On a l’impression étrange d’avoir assisté à une conversation intime entre deux individus désemparés devant la catastrophe économique et personnelle auxquelles ils font face. La pièce s’ouvre sur la scène d’un magnat de la finance new-yorkais détruisant avec fougue son ordinateur Macintosh à l’aide d’une batte de baseball, à l’aube du 15 septembre 2008, soit quelques heures avant que la banque américaine Lehman Brothers annonce sa faillite. Jason, homme d’affaires vorace et caricatural dans son agressivité, son égoïsme et son avarice, peine à comprendre l’éminente crise économique qui le guette, persuadé qu’elle mènera son entreprise vers le gouffre. Entre alors Cass, sa jeune analyste financière, un génie mathématique surdoué pour qui toute interaction sociale provoque une angoisse, puisqu’elle est non quantifiable.
On devient alors témoin d’une discussion asymétrique entre les deux protagonistes : alors que l’un tente de trouver sans succès une solution à la crise qui l’attend, l’autre semble vouloir exprimer quelque chose sans en parler explicitement, en faisant sans cesse allusion à un certain « épisode » qui a eu lieu des mois auparavant. Cass multiplie les métaphores, les monologues, les explications mathématiques et les anecdotes familiales sur Noël dans le but d’exaspérer Jason qui n’a guère le temps de se consacrer à ces balivernes, le tout selon la méthode apprise en thérapie, une thérapie qu’elle suit pour guérir ses déficiences sociales. Le récit se transforme peu à peu en tragédie grecque, sous l’œil dérouté du spectateur qui n’a rien vu venir.
La plume impressionnante de Michael Mackenzie dépeint avec justesse le monde des affaires. Le dramaturge a vraisemblablement bien mené ses recherches, puisqu’un vocabulaire mathématique et corporatif, incompréhensible aux non-initiés, est exploité. Toutefois, malgré les incompréhensions passagères, le jeu juste, émouvant et ardu des acteurs, Ted Dykstra (Jason) et Gemma James-Smith (Cass), aide à déchiffrer le scénario et à ressentir l’angoisse capitaliste. La mise en scène sobre de Chris Abraham permet de se concentrer sur le propos sans excès de didascalies, et ce, dans un décor de bureau approprié conçu par James Lavoie.

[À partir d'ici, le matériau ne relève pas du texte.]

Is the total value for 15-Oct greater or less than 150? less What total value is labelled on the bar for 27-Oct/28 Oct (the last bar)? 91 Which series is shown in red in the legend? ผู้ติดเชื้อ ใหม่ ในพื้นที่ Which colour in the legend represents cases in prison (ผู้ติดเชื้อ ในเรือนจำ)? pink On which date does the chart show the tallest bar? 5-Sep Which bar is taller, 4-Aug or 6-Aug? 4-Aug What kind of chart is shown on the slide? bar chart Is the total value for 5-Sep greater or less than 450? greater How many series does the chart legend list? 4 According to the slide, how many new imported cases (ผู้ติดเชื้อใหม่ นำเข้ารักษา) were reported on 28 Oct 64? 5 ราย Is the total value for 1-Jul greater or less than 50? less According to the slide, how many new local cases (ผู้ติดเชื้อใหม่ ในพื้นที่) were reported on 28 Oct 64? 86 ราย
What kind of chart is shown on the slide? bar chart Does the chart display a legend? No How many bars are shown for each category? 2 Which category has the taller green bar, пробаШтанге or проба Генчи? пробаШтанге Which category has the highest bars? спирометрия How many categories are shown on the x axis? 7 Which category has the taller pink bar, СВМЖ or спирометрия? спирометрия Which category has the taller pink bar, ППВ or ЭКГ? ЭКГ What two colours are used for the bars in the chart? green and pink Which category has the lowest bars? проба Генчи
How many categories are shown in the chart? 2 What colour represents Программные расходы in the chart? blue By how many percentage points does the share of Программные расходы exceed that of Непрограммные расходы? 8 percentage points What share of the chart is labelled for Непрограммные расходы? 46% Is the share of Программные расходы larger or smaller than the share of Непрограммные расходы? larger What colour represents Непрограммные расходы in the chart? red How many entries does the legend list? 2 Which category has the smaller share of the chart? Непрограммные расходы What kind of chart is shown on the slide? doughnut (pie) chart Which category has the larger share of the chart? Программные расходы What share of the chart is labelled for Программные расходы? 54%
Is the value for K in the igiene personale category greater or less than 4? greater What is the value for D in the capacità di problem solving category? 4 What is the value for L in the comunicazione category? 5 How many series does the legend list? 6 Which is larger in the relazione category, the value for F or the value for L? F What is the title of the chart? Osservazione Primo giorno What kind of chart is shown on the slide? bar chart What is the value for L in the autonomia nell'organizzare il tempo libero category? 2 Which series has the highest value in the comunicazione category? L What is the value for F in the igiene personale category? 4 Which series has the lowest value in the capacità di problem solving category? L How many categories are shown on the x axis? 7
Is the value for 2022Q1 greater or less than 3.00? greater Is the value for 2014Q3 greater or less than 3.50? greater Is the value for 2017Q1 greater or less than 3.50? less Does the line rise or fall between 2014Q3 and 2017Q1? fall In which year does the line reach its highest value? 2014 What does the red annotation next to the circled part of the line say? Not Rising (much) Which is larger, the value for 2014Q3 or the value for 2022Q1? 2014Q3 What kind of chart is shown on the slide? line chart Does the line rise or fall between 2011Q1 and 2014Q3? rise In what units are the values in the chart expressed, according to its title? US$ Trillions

Instructions to Any Future Socialist Government Wishing to Abolish Christmas, dont le titre interminable est expliqué avec brio par Cass, surprend et touche par sa vérité et sa lucidité. Malgré sa brièveté et la précision de son vocabulaire, la pièce illustre la fragilité de la bulle financière et la complexité de ses déboires. Présentée en grande première au Théâtre Centaur de Montréal, elle risque de connaître un succès qui la mènera en tournée à travers le pays, à l’image des œuvres précédentes de Mackenzie.